I submit that if the modern Christian churches were fulfilling their mission,  this would not be happening -- at least to the degree it is today.

While I'm at it, lets get something clear.  Jesus was not a Communist nor a Marxist.  And He certainly was not black.  He was a Jew -- a practicing Jew. 

Have you ever wondered --  if Jesus visited your town this weekend, which church he would attend?  He wouldn't.  He'd go to the local synagogue. 

We have distanced ourselves so far from the specificity of the scriptures and the reality of the world as it was over two thousand years ago that we have lost sight of what was/is real.

Man comes into this world hard-wired with a yearning for God.  And when he cannot find Him, he creates a god.  Unfortunately, he creates a god in his own image ... the image of man.  And that god fails -- every time -- to fill the void in the yearning soul.

So we create religions and cults that are based on the likes and desires of mankind and not on the infallible truths of the one and only Creator of mankind.  It's as if rather than going to the one lit candle in a darkened room we fight for our little piece of the darkness.  It is madness.  And madness begets madness.

Even when the ferocity of hurricane winds sweep through our darkness that candle continues to burn brightly, not threatened by the darkness, not threatened by the winds, and not threatened by us.   It is steady, bright, warm, and ever present.

Because we do not know what unseen hand placed that candle in the blackness of our lives we dare not approach.  We fight the urge to gravitate to its warmth.

To accept the brightness, the warmth, the welcome of that candle, we have to accept that someone, unseen, placed it there to provide comfort for us in our darkened peril.  That acceptance is our salvation.  The belief in things unseen.  That candle is the evidence of things unseen.  A power greater than ourselves. 

We call that "faith" and there is precious little left in mankind any more.

Everything we have, everything we are, everything we may become, can all be swept away in an instant into the black nothingness -- save for those who have faith in the unseen hand that placed that light in their darkness.

I have often thought that man's salvation would have been easier to accept had there been a price tag attached.  But then I remember -- there was a price.  It was a price so great no mere mortal could ever pay

It is offered to man pre-paid -- because Christ picked up the tab some two thousand years ago on a desolate, wind swept, knoll just outside the walls of a city named Jerusalem in a place we call Israel today.  He died there from torture.  Seventy-two hours later, Christians believe, he walked out of his formerly sealed tomb and sealed the deal between man and their God.  From that day forward nothing would come between man and his God, not even death --  except, of course, things that man, himself, placed there.

We've been building obstructions ever since.  All, too often, I believe, we use science as a major obstruction. 

Look.  I believe God created the heavens and the earth.  I simply don't care if it was six 24-hour days or six thousands-of-years-long days.  It doesn't matter.

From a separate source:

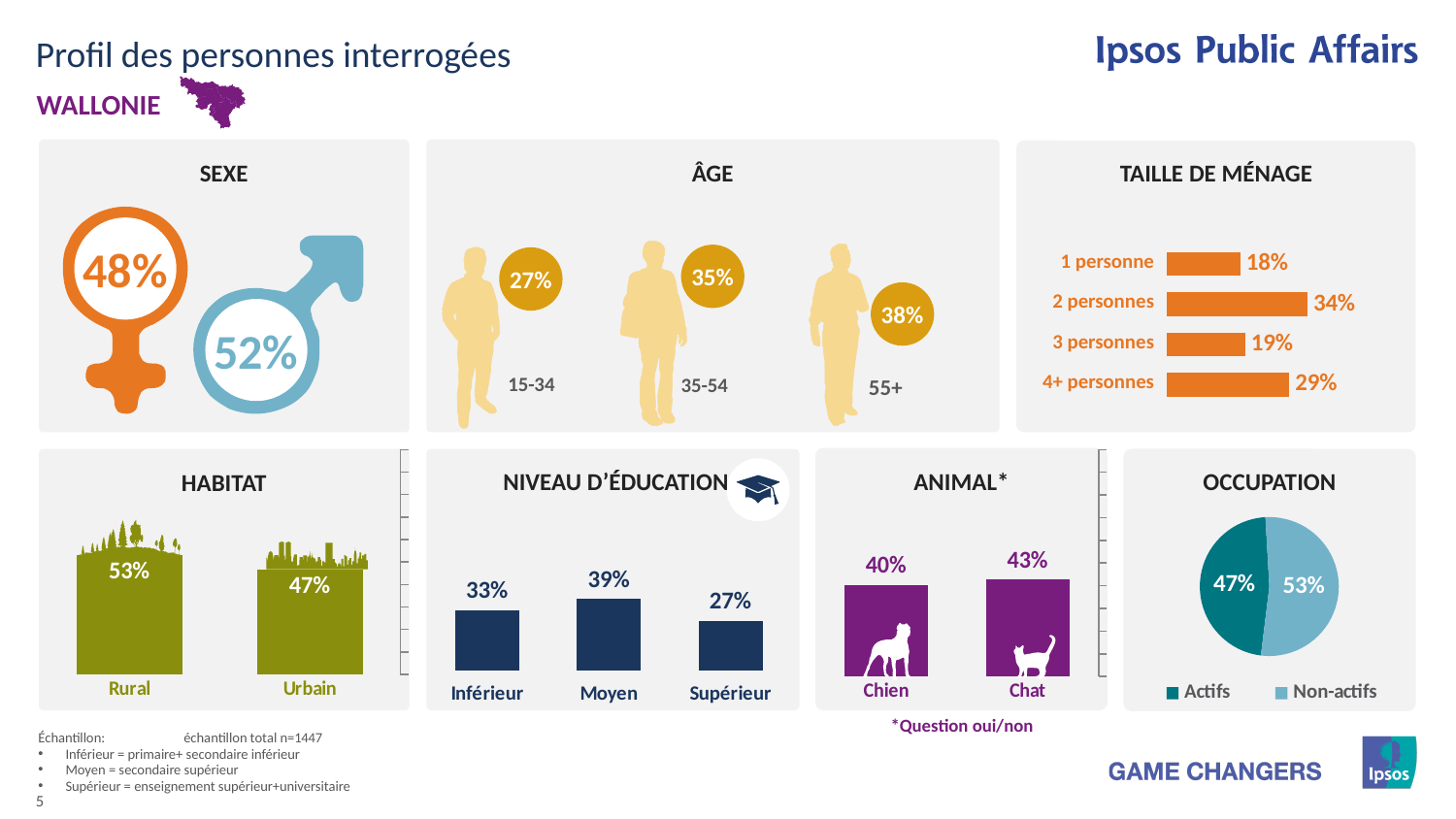
How many categories does the TAILLE DE MÉNAGE chart show? 4 In the NIVEAU D'ÉDUCATION chart, what is the value for Supérieur? 27% In the TAILLE DE MÉNAGE chart, what is the difference between 4+ personnes and 3 personnes? 10% In the OCCUPATION pie chart, what share is Non-actifs? 53% In the NIVEAU D'ÉDUCATION chart, which level has the highest value? Moyen In the TAILLE DE MÉNAGE chart, what is the value for 2 personnes? 34% In the HABITAT chart, what is the value for Rural? 53% In the ANIMAL chart, which is larger, Chien or Chat? Chat In the ANIMAL chart, what is the difference between Chat and Chien? 3% In the TAILLE DE MÉNAGE chart, which household size has the lowest value? 1 personne How many entries does the legend of the OCCUPATION pie chart list? 2 What kind of chart is the TAILLE DE MÉNAGE chart? bar chart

There really are questions for which man has no answer and will NEVER have an answer. 

But we have faith.  

Whatever happened to faith?  It's still here, though fewer and fewer lay claim to it today.  We are told in the biblical account of the "end-time" that the faithful will have been whittled down to only a remnant -- just a few remaining.  With the rapidity with which the faithful are diminishing today one must wonder if the true end-time has accelerated its approach.

I have learned that with advancing years it is not necessarily true that men grow wiser.  Turns out -- it's optional.   There is a direct correlation between wisdom and faith, I think.  The wise man should never abandon his faith and the man of faith should never refuse an increase in wisdom. 

Science should never be an impediment to faith.  Science, in its purest form, is merely a search for wisdom.   Faith is the acceptance that there exists a wisdom far superior to ours, which is responsible for that seed of yearning for knowledge of the unknown, the unseen,  and ultimately -- for our very existence.

I have no problem with that.  You see, I have faith.